Théorie de la justice
Le défi normatif que relève Rawls avec son monumental ouvrage Théorie de la justice (1971), est de découvrir les principes de justice que devrait adopter toute société « juste » ou « bien ordonnée », la question institutionnelle venant ensuite. Dans cette quête, l'influence décisive va être celle de l'économie du bien-être ou économie normative (welfare economics), selon laquelle seule une redistribution « rationnelle », c'est-à-dire qui a pour conséquence d'augmenter le bien-être de tous, est moralement défendable ou juste.
Rawls va donc construire une théorie de la justice en réaction à cette idée, en évitant certains aspects inacceptables de l'utilitarisme, en particulier l'idée qu'il puisse être légitime de sacrifier ou de réduire les droits fondamentaux si, par là, on augmente le bien-être général. « Chaque personne, écrit-il, possède une inviolabilité fondée sur la justice que, même au nom du bien-être de l'ensemble de la société, l'on ne peut transgresser. » La priorité de la justice sur l'utilité sociale est la thèse fondamentale de sa doctrine qui se rapproche ainsi de la grande tradition du contrat social : Locke, Rousseau, Kant. Mais ce qui le différencie aussi bien du libéralisme de Locke que de la philosophie de Kant est son souci de faire une place à l'intérêt et à la rationalité économique dans la notion de justice.
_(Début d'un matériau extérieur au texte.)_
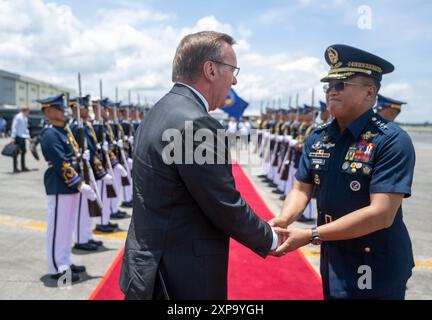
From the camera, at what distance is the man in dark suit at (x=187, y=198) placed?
1688mm

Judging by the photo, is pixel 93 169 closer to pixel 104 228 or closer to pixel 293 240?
pixel 104 228

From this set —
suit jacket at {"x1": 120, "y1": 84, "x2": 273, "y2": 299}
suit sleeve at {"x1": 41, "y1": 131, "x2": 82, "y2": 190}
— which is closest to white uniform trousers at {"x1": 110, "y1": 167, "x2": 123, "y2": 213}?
suit sleeve at {"x1": 41, "y1": 131, "x2": 82, "y2": 190}

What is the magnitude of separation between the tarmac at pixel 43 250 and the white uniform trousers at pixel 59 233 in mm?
204

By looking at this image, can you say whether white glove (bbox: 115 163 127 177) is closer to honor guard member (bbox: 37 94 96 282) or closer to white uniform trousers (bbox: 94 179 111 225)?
white uniform trousers (bbox: 94 179 111 225)

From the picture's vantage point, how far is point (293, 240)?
2.22 metres

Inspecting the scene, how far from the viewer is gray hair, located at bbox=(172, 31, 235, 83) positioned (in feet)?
6.02

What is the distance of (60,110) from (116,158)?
9.72 ft

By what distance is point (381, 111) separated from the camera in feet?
18.3

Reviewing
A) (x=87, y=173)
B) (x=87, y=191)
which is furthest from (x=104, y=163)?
(x=87, y=191)

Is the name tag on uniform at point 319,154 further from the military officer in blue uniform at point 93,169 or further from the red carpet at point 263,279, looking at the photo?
the military officer in blue uniform at point 93,169

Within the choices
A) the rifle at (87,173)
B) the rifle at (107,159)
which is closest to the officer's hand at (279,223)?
the rifle at (87,173)

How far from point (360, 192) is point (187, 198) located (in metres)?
0.91
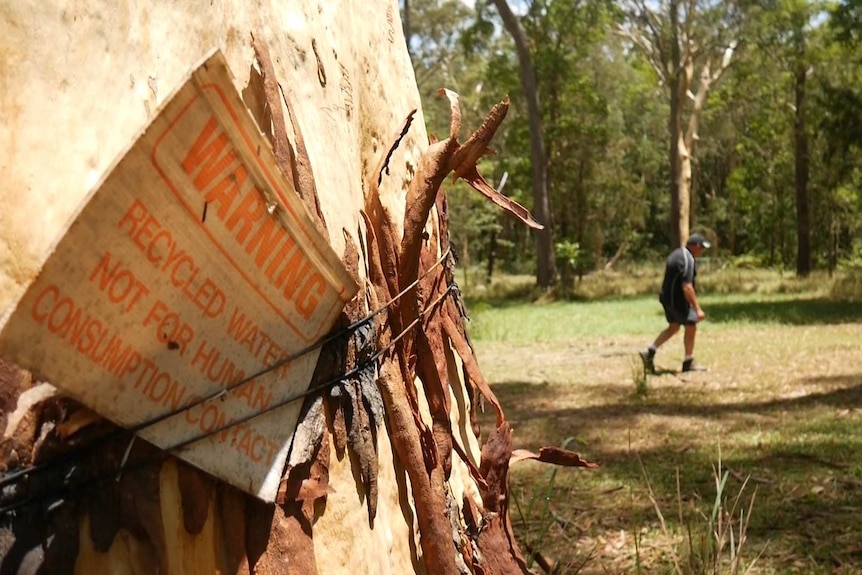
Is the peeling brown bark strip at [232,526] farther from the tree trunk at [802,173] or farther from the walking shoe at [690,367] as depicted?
the tree trunk at [802,173]

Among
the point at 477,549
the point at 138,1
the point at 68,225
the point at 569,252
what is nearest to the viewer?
the point at 68,225

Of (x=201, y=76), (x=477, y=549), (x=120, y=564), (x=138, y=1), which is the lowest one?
(x=477, y=549)

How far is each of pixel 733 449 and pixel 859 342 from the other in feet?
21.0

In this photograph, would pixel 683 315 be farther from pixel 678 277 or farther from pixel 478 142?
pixel 478 142

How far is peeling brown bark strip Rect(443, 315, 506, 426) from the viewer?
74.1 inches

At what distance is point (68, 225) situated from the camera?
1014 mm

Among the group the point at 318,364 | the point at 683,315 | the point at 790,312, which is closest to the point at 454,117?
the point at 318,364

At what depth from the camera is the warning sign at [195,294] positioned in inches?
40.9

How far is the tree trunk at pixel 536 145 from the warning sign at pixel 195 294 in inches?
830

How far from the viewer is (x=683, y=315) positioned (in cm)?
973

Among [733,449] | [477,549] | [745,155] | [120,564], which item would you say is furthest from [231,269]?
[745,155]

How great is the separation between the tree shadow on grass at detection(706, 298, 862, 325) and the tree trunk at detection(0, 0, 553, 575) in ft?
45.3

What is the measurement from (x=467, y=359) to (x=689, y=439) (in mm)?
5238

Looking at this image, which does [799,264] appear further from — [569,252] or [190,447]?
[190,447]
Et, comme l'utilitarisme, il cherche à justifier des principes premiers en dehors de toute référence métaphysique ou religieuse à un droit naturel ou à un ordre transcendant.
La réponse originale de Rawls à ces difficultés consiste à transformer la question de la justice en une question de choix rationnel dans des conditions d'incertitude et de risque. Ces conditions sont modélisées dans la célèbre « position originelle », équivalent du contrat social originaire, où nous nous trouverions chargés de choisir des principes de justice pour gouverner notre vie en commun, dans l'ignorance de notre situation particulière, et donc confrontés au risque d'occuper non pas n'importe quelle position dans la société, mais la position du plus défavorisé. Les meilleurs principes sont alors logiquement, selon Rawls, ceux qui protègent les droits fondamentaux de tous de manière égale (premier principe de justice) et qui n'autorisent des inégalités économiques et sociales que si elles bénéficient aux plus désavantagés (second principe, dit « principe de différence »). C'est au double nom de l'équité et de la rationalité que la situation des plus désavantagés doit être la pierre de touche de la justice dans une société démocratique.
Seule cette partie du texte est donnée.